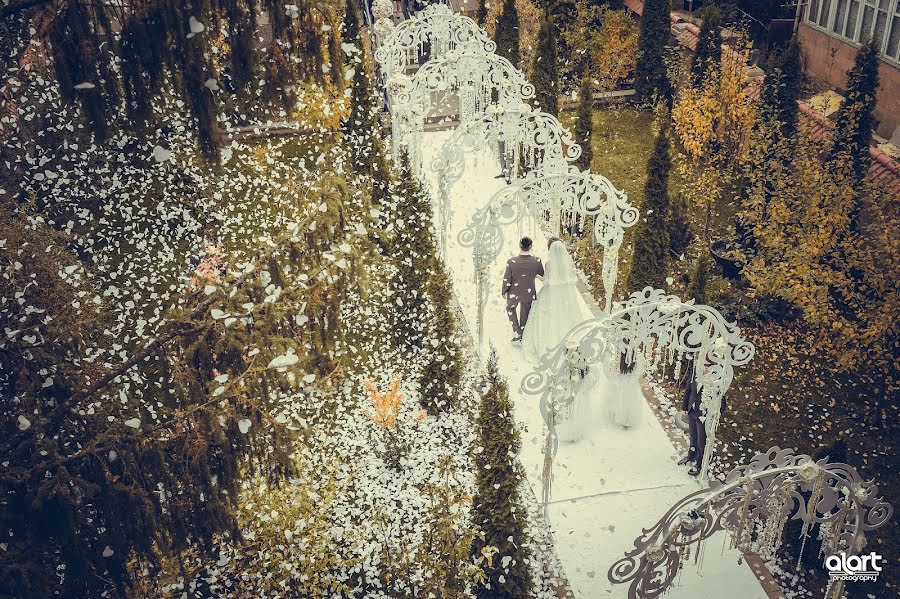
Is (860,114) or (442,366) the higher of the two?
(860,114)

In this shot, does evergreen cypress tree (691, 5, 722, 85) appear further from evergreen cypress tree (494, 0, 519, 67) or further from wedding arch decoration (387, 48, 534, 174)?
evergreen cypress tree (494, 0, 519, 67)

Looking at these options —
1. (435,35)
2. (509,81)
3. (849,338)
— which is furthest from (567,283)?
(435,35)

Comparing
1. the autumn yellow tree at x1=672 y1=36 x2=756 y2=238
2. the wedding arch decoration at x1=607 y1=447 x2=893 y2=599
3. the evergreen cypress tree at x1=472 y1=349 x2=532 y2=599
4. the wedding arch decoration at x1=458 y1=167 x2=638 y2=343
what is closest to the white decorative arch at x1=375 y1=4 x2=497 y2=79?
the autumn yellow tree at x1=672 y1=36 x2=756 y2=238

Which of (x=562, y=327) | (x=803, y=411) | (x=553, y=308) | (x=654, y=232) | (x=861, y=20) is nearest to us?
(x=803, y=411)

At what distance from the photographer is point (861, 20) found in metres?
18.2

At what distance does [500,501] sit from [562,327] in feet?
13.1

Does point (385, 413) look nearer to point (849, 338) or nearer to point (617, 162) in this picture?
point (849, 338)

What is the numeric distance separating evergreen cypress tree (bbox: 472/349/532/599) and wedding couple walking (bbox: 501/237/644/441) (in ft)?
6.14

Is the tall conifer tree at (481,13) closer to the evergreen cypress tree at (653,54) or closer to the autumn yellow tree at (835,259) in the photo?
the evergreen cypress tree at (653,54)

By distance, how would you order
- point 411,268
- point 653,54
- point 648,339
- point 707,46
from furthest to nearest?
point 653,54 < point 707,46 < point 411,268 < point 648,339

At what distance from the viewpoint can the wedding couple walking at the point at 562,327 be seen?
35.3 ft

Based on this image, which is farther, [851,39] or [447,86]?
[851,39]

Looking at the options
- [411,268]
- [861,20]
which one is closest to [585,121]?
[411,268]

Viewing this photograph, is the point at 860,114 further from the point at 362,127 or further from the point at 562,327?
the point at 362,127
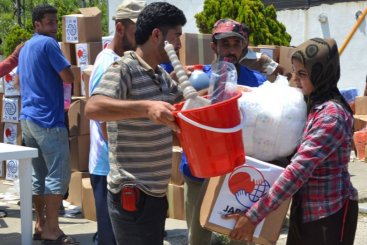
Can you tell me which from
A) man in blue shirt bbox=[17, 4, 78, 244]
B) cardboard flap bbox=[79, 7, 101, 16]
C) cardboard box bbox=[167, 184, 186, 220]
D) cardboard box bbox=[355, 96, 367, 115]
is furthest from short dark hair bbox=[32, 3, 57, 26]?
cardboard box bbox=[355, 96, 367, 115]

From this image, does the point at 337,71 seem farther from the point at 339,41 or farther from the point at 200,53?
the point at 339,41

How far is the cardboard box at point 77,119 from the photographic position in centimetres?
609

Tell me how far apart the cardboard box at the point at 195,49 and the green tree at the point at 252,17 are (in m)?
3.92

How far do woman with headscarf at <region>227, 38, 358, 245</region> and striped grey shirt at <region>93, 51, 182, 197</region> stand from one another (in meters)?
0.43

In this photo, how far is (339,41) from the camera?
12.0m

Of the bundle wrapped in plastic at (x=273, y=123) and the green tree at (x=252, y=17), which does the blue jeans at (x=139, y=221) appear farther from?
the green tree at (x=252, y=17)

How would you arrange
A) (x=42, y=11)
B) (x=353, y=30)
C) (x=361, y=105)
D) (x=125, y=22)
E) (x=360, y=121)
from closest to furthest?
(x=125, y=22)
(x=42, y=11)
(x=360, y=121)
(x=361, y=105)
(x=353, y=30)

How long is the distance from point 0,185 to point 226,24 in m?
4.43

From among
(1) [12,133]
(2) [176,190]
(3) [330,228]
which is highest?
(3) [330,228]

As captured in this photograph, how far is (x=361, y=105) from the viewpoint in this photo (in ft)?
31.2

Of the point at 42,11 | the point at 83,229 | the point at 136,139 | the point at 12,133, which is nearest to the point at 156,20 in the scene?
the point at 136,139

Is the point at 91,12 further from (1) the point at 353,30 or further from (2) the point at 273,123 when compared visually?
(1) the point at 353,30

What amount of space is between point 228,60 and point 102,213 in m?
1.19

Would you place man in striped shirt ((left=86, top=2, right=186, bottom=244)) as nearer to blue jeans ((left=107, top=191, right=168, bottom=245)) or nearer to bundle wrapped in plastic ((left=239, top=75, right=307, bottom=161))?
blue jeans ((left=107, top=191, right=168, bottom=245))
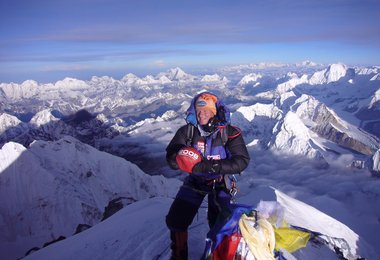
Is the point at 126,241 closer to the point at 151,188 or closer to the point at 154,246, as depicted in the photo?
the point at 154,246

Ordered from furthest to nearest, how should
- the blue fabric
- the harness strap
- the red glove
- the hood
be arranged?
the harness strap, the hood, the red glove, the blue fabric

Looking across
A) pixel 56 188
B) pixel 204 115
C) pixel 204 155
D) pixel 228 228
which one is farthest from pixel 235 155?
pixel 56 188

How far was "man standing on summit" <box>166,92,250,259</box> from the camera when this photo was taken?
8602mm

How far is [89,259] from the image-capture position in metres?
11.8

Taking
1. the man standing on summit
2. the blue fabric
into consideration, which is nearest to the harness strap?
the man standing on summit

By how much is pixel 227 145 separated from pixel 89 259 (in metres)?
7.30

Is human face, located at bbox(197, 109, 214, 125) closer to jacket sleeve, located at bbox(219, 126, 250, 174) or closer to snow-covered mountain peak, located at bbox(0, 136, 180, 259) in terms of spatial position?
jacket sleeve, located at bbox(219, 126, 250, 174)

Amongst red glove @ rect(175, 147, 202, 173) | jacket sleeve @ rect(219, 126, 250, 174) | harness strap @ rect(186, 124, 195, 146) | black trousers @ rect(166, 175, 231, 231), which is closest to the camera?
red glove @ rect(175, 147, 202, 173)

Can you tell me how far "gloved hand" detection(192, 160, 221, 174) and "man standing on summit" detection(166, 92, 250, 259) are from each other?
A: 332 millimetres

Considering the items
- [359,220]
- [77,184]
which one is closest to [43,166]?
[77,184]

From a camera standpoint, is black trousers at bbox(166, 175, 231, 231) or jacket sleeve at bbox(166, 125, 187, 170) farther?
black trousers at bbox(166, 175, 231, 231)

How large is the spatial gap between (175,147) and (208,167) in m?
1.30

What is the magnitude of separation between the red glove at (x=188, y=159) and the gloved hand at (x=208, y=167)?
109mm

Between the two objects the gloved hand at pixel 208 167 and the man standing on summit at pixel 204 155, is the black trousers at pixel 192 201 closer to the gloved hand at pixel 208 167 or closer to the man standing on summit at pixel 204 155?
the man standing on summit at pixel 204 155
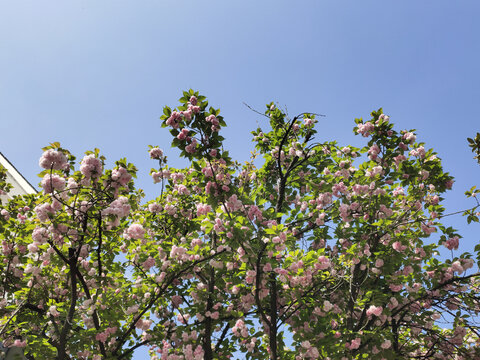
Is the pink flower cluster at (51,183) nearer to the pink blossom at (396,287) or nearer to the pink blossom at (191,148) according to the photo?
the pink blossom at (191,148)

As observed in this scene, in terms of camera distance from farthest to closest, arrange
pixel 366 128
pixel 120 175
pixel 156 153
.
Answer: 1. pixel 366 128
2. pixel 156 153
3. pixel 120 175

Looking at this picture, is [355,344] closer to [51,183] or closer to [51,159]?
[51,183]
•••••
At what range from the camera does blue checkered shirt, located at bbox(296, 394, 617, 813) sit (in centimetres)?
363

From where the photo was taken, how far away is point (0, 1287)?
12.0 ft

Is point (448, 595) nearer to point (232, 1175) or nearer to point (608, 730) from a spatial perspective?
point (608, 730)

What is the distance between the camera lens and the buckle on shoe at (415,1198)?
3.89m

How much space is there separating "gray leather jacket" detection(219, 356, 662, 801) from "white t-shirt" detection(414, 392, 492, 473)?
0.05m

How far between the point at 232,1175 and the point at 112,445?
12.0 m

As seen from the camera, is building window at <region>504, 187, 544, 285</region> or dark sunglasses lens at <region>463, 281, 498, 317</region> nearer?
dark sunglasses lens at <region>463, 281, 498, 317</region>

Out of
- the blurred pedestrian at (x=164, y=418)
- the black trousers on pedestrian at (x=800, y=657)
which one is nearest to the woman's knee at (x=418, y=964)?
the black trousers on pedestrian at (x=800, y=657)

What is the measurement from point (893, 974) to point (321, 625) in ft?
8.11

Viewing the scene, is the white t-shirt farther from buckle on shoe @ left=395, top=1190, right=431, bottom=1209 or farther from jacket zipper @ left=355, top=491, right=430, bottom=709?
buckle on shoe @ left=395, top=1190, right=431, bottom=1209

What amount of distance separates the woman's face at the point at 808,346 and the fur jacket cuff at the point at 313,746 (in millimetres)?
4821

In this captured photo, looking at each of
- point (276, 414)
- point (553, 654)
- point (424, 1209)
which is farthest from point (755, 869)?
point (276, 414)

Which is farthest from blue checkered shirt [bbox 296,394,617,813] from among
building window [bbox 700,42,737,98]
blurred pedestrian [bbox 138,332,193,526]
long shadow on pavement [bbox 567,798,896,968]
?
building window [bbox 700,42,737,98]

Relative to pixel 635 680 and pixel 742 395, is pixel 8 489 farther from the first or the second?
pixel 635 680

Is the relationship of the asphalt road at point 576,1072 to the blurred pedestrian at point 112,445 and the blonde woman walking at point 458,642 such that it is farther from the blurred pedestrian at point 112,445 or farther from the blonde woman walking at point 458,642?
•••••
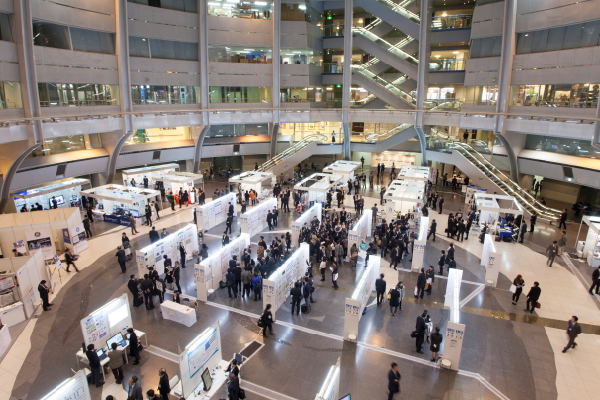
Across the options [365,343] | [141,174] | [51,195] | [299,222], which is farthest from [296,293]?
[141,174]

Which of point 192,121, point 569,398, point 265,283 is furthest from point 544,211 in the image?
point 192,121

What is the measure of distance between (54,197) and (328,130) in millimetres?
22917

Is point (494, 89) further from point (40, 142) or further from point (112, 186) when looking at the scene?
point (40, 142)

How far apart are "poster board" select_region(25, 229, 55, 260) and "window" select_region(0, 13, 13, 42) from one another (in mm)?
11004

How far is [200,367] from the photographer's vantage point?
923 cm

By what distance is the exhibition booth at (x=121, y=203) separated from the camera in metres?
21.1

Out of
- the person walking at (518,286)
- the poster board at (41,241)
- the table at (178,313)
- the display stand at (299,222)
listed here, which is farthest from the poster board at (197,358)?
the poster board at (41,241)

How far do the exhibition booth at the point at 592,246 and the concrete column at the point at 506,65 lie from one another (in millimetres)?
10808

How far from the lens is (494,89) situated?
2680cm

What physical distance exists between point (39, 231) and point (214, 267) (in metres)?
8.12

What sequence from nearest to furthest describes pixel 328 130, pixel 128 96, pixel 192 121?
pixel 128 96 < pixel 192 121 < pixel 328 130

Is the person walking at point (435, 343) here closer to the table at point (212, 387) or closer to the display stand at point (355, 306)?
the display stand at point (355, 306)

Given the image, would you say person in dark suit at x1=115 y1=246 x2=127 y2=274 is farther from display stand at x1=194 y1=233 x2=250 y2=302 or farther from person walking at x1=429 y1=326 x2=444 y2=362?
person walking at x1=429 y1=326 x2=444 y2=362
•••••
EXERCISE BRIEF ▸ Rewrite the stretch from the line containing "How far apart are" through the line containing "pixel 128 96 < pixel 192 121 < pixel 328 130" with every "exhibition booth" changed to "trade show booth" and nothing else altered.

SOLVED PROBLEM ▸
How far apart are "poster board" select_region(25, 229, 55, 260) and "window" select_region(0, 13, 13, 42) from one another (in mm)?
11004

How far is [200,367] from the photographer's vantage point?
923 cm

By what distance is the trade show booth at (x=121, y=203) separated from the camera in metres?
21.1

Out of
- the person walking at (518,286)
- the poster board at (41,241)
- the table at (178,313)
- the display stand at (299,222)
listed here, which is farthest from the poster board at (197,358)?
the poster board at (41,241)

How far do the trade show booth at the point at 592,246 and the concrete column at the point at 506,65 lie from one another (in millimetres)?
10808

How far from the lens is (494,89) situated?
2680cm

What physical distance exists between point (39, 231) and point (214, 267) (in metres)?
8.12

What sequence from nearest to furthest describes pixel 328 130, pixel 128 96, pixel 192 121?
pixel 128 96 < pixel 192 121 < pixel 328 130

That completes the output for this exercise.